● **THE DATA**

+--

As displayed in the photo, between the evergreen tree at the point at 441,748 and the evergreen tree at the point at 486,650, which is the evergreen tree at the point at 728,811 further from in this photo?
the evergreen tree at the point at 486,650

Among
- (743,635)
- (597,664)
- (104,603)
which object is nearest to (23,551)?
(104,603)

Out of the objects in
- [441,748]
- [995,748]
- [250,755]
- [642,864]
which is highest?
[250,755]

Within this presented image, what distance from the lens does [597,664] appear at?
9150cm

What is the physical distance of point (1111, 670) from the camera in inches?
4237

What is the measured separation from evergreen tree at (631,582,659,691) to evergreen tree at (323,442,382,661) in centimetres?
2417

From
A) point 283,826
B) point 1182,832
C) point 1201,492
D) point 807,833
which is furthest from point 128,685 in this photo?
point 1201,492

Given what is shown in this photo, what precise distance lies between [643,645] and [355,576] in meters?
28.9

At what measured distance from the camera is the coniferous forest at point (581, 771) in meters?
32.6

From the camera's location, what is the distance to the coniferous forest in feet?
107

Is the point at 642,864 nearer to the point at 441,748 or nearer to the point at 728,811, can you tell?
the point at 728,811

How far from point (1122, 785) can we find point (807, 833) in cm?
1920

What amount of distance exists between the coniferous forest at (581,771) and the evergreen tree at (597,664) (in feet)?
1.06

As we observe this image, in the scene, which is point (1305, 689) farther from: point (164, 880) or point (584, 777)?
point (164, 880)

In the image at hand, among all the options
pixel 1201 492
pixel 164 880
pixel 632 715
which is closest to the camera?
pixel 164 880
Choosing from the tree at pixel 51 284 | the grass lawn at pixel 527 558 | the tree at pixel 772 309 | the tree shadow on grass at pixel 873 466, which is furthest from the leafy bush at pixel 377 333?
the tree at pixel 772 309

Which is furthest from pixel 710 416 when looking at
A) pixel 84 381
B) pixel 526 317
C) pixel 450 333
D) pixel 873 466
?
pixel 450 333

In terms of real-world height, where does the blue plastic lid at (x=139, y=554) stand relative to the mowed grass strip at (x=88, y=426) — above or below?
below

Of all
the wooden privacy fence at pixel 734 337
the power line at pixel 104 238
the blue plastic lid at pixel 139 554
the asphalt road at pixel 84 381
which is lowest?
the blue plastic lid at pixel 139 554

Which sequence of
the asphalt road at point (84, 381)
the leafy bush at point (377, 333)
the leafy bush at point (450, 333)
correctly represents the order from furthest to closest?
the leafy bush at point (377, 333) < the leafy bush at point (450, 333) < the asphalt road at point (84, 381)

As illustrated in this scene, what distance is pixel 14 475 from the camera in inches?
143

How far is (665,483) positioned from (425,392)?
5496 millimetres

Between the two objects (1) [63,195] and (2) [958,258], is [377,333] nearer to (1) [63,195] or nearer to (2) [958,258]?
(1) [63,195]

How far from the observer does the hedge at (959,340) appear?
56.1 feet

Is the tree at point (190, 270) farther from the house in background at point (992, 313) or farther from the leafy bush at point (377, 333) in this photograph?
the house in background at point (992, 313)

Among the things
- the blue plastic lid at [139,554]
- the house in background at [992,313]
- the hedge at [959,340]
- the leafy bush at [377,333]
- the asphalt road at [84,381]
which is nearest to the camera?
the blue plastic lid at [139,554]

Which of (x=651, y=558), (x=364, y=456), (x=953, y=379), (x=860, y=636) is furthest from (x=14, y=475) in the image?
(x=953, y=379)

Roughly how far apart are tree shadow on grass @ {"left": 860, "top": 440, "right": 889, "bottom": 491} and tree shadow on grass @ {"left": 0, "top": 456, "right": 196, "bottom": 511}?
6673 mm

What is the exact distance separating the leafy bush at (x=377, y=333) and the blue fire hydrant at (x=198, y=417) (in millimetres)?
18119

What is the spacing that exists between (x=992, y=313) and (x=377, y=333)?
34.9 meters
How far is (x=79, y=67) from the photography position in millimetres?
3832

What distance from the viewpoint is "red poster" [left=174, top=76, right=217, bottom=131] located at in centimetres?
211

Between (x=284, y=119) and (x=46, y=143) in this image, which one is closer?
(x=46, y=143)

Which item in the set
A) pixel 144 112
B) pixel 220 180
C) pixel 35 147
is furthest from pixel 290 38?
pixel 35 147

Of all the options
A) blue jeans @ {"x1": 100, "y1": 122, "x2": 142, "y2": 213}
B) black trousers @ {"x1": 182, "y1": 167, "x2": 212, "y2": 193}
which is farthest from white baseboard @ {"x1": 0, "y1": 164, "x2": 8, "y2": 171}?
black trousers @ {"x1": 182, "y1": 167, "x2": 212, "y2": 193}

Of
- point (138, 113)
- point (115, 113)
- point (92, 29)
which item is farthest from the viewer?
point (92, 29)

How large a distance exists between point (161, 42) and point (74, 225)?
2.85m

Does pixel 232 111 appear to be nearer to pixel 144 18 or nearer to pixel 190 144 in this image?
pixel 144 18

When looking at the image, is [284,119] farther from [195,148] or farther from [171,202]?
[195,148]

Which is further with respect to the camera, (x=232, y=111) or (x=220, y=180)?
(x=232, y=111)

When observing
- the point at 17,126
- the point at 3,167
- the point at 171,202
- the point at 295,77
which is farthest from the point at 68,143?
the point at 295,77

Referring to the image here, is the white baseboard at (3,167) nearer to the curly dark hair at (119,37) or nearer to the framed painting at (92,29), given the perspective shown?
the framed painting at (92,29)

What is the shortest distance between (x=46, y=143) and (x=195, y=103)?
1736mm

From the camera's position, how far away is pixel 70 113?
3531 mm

+--

● **THE PROBLEM**
Restate all of the entries exactly, please.

● **EXPECTED OUTPUT**
As displayed in the photo, between the evergreen tree at the point at 441,748 and the evergreen tree at the point at 486,650, which is the evergreen tree at the point at 728,811 further from in this photo?
the evergreen tree at the point at 486,650

Among
- (743,635)
- (597,664)
- (104,603)
which object is nearest to (23,551)?
(104,603)

Out of the objects in
- [441,748]
- [995,748]
- [250,755]
- [642,864]
which is highest?
[250,755]

Within this presented image, what distance from the lens does [597,664] appear at?
9150cm

What is the physical distance of point (1111, 670) from the camera in inches?
4237

What is the measured separation from evergreen tree at (631,582,659,691) to evergreen tree at (323,442,382,661) in centimetres?
2417

From
A) point 283,826
B) point 1182,832
C) point 1201,492
D) point 807,833
which is furthest from point 128,685 in this photo?
point 1201,492

Given what is shown in this photo, what precise distance lies between [643,645] and [355,576] in meters?
28.9

At what measured distance from the camera is the coniferous forest at point (581, 771) in meters?
32.6

From the camera's location, what is the distance to the coniferous forest in feet?
107

Is the point at 642,864 nearer to the point at 441,748 or nearer to the point at 728,811, can you tell?
the point at 728,811

How far from point (1122, 785) can we find point (807, 833) in cm?
1920

What amount of distance exists between the coniferous forest at (581,771) and the evergreen tree at (597,664) (in feet)?
1.06

As we observe this image, in the scene, which is point (1305, 689) farther from: point (164, 880) or point (584, 777)?
point (164, 880)

In the image at hand, among all the options
pixel 1201 492
pixel 164 880
pixel 632 715
which is closest to the camera?
pixel 164 880
Choosing from the tree at pixel 51 284 | the grass lawn at pixel 527 558 | the tree at pixel 772 309 | the tree shadow on grass at pixel 873 466, which is furthest from the leafy bush at pixel 377 333?
the tree at pixel 772 309

Which is furthest from pixel 710 416 when looking at
A) pixel 84 381
B) pixel 526 317
C) pixel 450 333
D) pixel 873 466
?
pixel 450 333

In terms of real-world height, where does the blue plastic lid at (x=139, y=554) stand relative to the mowed grass strip at (x=88, y=426) — above or below?
below

Of all
the wooden privacy fence at pixel 734 337
the power line at pixel 104 238
the blue plastic lid at pixel 139 554
the asphalt road at pixel 84 381
which is lowest?
the blue plastic lid at pixel 139 554

Which sequence of
the asphalt road at point (84, 381)
the leafy bush at point (377, 333)
the leafy bush at point (450, 333)
correctly represents the order from furthest to closest?
the leafy bush at point (377, 333) < the leafy bush at point (450, 333) < the asphalt road at point (84, 381)

As illustrated in this scene, what distance is pixel 14 475 from the camera in inches?
143

How far is (665,483) positioned from (425,392)?
5496 millimetres

Between the two objects (1) [63,195] and (2) [958,258], is [377,333] nearer to (1) [63,195] or nearer to (2) [958,258]?
(1) [63,195]

How far from the observer does the hedge at (959,340) appear?
56.1 feet

Is the tree at point (190, 270) farther from the house in background at point (992, 313) or farther from the leafy bush at point (377, 333) in this photograph?
the house in background at point (992, 313)

Among the things
- the blue plastic lid at [139,554]
- the house in background at [992,313]
- the hedge at [959,340]
- the leafy bush at [377,333]
- the asphalt road at [84,381]
which is nearest to the camera?
the blue plastic lid at [139,554]

Which of (x=651, y=558), (x=364, y=456), (x=953, y=379), (x=860, y=636) is furthest from (x=14, y=475) in the image?
(x=953, y=379)

Roughly how far apart are tree shadow on grass @ {"left": 860, "top": 440, "right": 889, "bottom": 491} and tree shadow on grass @ {"left": 0, "top": 456, "right": 196, "bottom": 511}?
6673 mm

What is the exact distance separating the leafy bush at (x=377, y=333) and the blue fire hydrant at (x=198, y=417) (in millimetres)?
18119

What is the spacing that exists between (x=992, y=313) and (x=377, y=333)?
34.9 meters
How far is (x=79, y=67) from the photography position in millimetres?
3832

What distance from the viewpoint is "red poster" [left=174, top=76, right=217, bottom=131] located at in centimetres?
211

Between (x=284, y=119) and (x=46, y=143) in this image, which one is closer?
(x=46, y=143)

Which item in the set
A) pixel 144 112
B) pixel 220 180
C) pixel 35 147
is furthest from pixel 290 38?
pixel 35 147

Of all the options
A) blue jeans @ {"x1": 100, "y1": 122, "x2": 142, "y2": 213}
B) black trousers @ {"x1": 182, "y1": 167, "x2": 212, "y2": 193}
which is farthest from white baseboard @ {"x1": 0, "y1": 164, "x2": 8, "y2": 171}?
black trousers @ {"x1": 182, "y1": 167, "x2": 212, "y2": 193}

Of
- point (138, 113)
- point (115, 113)
- point (92, 29)
which item is farthest from the viewer?
point (92, 29)

How large a distance exists between point (161, 42) and point (74, 225)?
2.85m

Does pixel 232 111 appear to be nearer to pixel 144 18 or nearer to pixel 190 144 in this image?
pixel 144 18

When looking at the image, is [284,119] farther from [195,148] or farther from [171,202]?
[195,148]

Which is further with respect to the camera, (x=232, y=111) or (x=220, y=180)?
(x=232, y=111)

When observing
- the point at 17,126
- the point at 3,167
- the point at 171,202
- the point at 295,77
which is farthest from the point at 68,143?
the point at 295,77

Referring to the image here, is the white baseboard at (3,167) nearer to the curly dark hair at (119,37) or nearer to the framed painting at (92,29), given the perspective shown?
the framed painting at (92,29)

What is the shortest distance between (x=46, y=143) and (x=195, y=103)?
1736mm

From the camera's position, how far away is pixel 70 113?
3531 mm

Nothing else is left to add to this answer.